#### EXERCISE INPUTS:
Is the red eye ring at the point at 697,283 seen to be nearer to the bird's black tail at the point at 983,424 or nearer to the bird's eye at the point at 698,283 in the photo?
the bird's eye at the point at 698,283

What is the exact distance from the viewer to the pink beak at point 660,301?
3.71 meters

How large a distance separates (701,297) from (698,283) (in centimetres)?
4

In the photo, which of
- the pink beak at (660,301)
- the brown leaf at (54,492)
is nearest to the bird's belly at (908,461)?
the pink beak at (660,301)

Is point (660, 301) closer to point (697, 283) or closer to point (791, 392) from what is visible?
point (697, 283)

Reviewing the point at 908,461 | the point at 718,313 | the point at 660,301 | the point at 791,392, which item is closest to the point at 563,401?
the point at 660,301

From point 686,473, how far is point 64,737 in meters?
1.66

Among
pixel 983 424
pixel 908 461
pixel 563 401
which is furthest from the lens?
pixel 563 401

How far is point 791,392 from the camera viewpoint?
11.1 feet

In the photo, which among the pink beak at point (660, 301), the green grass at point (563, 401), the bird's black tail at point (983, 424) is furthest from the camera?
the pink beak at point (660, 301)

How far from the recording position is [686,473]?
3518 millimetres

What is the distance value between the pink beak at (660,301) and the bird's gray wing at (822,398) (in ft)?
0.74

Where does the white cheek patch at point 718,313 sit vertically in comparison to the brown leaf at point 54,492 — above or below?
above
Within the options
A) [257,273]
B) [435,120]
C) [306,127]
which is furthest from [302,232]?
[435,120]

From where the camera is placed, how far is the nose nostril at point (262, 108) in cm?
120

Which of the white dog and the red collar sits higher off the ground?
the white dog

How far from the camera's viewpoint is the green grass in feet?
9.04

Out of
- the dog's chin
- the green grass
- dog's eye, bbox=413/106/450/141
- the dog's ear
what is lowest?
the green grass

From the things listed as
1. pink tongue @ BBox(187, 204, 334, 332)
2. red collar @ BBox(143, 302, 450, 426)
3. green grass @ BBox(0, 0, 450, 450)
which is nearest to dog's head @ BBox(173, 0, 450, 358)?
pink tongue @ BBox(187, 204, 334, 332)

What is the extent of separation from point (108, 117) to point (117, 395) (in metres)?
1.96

#### EXERCISE TASK:
How many lines in the rows above contain the word "grass"? Case counts. Reply with the number only.

#### CORRECT ANSWER:
5